Generational changes. Global mobility. Technological revolution. Farnoush Farsiar writes for EU Today that these are just a few key changes that will affect family offices and pose a serious threat to their structures of operation.

Family offices are geared towards the technologically advanced, mobile and younger generation. Due to the economic crisis, all clients are now more interested and involved in their investments.

These changes occur at a moment of unprecedented financial and political turmoil. If continue to follow their old methods, they will be abandoned by the people they were designed to serve. They should adapt to be more entrepreneurial and create a value proposition for UHNWIs.

Although the scope and size of family offices is diverse, it is crucial to focus on efficiency and speed rather than being experts in every aspect. Customers will enjoy better service when they have less advisors who can implement new technologies quickly and bring in external specialists as required. As these changes necessitate blurring the lines between private banking and family office the most successful companies will be those that maintain the loyalty and level of trust that a family office has whilst remaining in the forefront of sourcing deals and adopting technology.
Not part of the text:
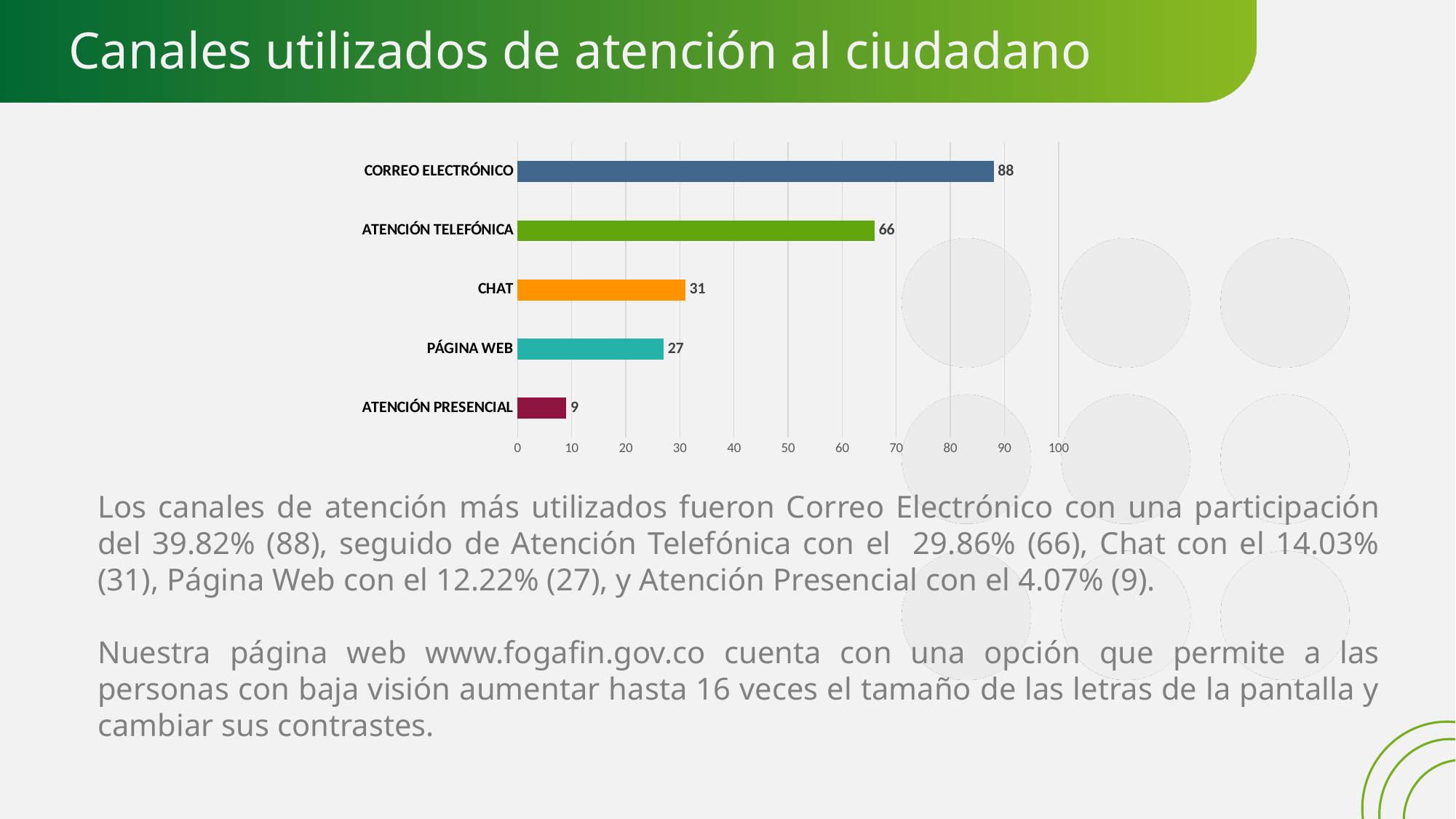
What is the value for ATENCIÓN PRESENCIAL? 9 What is the title of the slide containing the chart? Canales utilizados de atención al ciudadano What kind of chart is shown on the slide? Bar chart Which category has the highest value? CORREO ELECTRÓNICO What is the difference between the values for CORREO ELECTRÓNICO and ATENCIÓN TELEFÓNICA? 22 What is the value for CHAT? 31 Which is larger, the value for CHAT or the value for PÁGINA WEB? CHAT Which category has the lowest value? ATENCIÓN PRESENCIAL What is the value for ATENCIÓN TELEFÓNICA? 66 How many categories are shown in the chart? 5 What is the value for CORREO ELECTRÓNICO? 88 What is the value for PÁGINA WEB? 27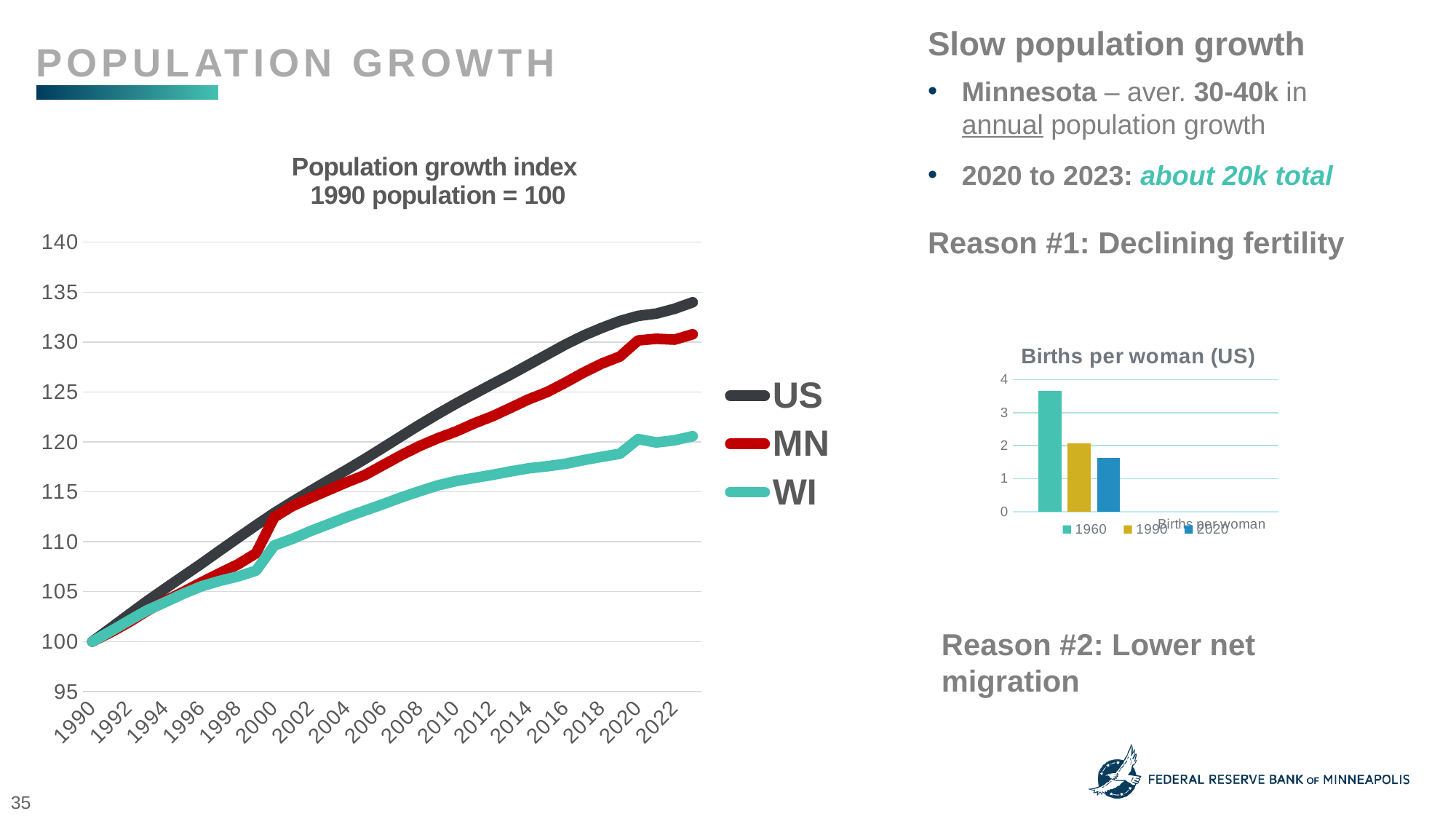
In the 'Population growth index' chart, which series has the lowest value in 2022? WI In the 'Population growth index' chart, what is the index value for all three series in 1990? 100 In the 'Births per woman (US)' chart, which year has the highest value? 1960 In the 'Population growth index' chart, which series has the highest value in 2022? US In the 'Population growth index' chart, is the WI value in 2022 greater or less than 125? less In the 'Population growth index' chart, do the values rise or fall from 1990 to 2022? rise In the 'Population growth index' chart, is the US value in 2022 greater or less than 130? greater In the 'Births per woman (US)' chart, is the value for 1960 greater or less than 3? greater What kind of chart is the 'Population growth index' chart? line chart What kind of chart is the 'Births per woman (US)' chart? bar chart How many series does the legend of the 'Population growth index' chart list? 3 In the 'Births per woman (US)' chart, how many bars are plotted? 3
The capability to utilize both traditional, reputation-based and network-based methods of deal sourcing will result in successful outcomes. But, you can also make use of online methods to find deals and opportunities. Online deal sourcing platforms are just one tool that wealth managers and flexible private offices can easily install as opposed to large heavy-handed banks that are burdened by bureaucratic bureaucracy of large firms. have access to and can evaluate huge numbers of deals at the same time and this can be a substantial savings in time and resources.

Wealthica and other services on the internet have also changed the way family offices interact with their clients. They automate the consolidation of the investments of a variety of sources and bring clients into daily contact with their investment. This is a far cry away from when wealth managers would only provide intermittent information on their clients’ investments.
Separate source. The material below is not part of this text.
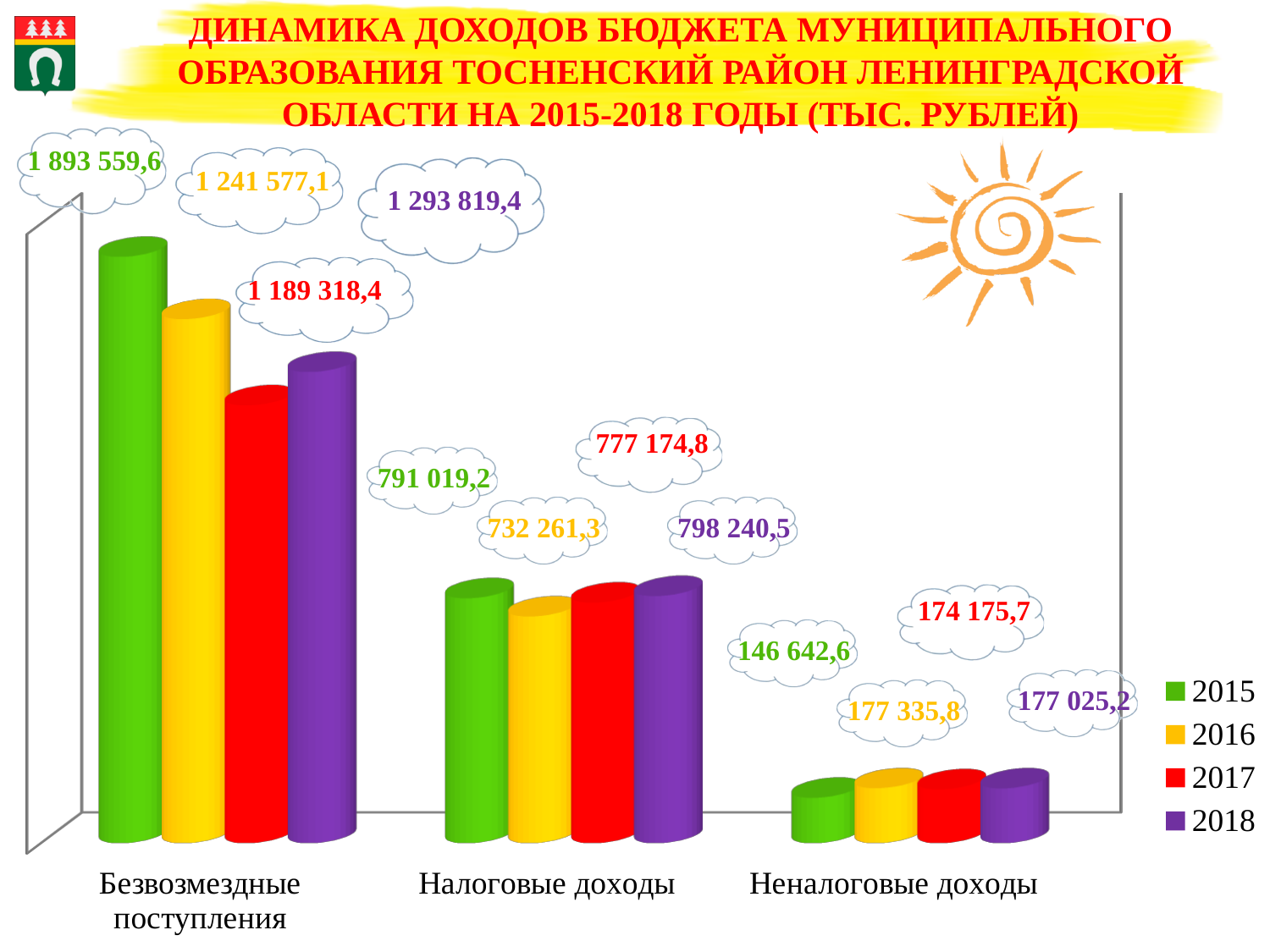
How many categories are shown on the x axis? 3 Which is larger for Безвозмездные поступления: the 2017 value or the 2018 value? 2018 Which year has the highest value for Налоговые доходы? 2018 What is the value for Безвозмездные поступления in 2017? 1 189 318,4 What type of chart is shown on the slide? bar chart How many series does the legend list? 4 What is the difference between the 2015 and 2016 values for Безвозмездные поступления? 651 982,5 Which year has the lowest value for Неналоговые доходы? 2015 What is the value for Безвозмездные поступления in 2015? 1 893 559,6 Which colour represents the 2017 series in the legend? red What is the value for Неналоговые доходы in 2016? 177 335,8 What is the value for Налоговые доходы in 2018? 798 240,5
Of course the tools are just that – the means by which wealth managers can enhance the speed and efficiency with which they operate. The strategy which underpins their investments is , in the end, the most important aspect. It is important to combine the old and the new. For instance you should continue searching for real estate opportunities and also look into investment opportunities in emerging areas such as climate science or food security. Impact investing is definitely ‘arrived’ within the family office industry. The UBS Global Family Office Report 2018 found that a third of family officers are actively involved in impact investing. A lot of people are planning to take part in the future. Although there are certainly issues with this particular field, for instance the difficulty of measuring impact and conducting due diligence, the next generation of HNWIs as well as UHNWIs will anticipate family offices to be able identify and secure these kinds of investments. Plato Capital is a boutique bank that provides advice on investing. It draws upon the expertise of its founders who have worked in large family offices, banks and in the technology industry to provide entrepreneurial investment guidance. and connections allow our clients to effectively manage risk and achieve optimal return on their capital.

Wealth managers of all types can succeed during turbulent times, by mixing old with the new by adjusting and risking their structure and strategies.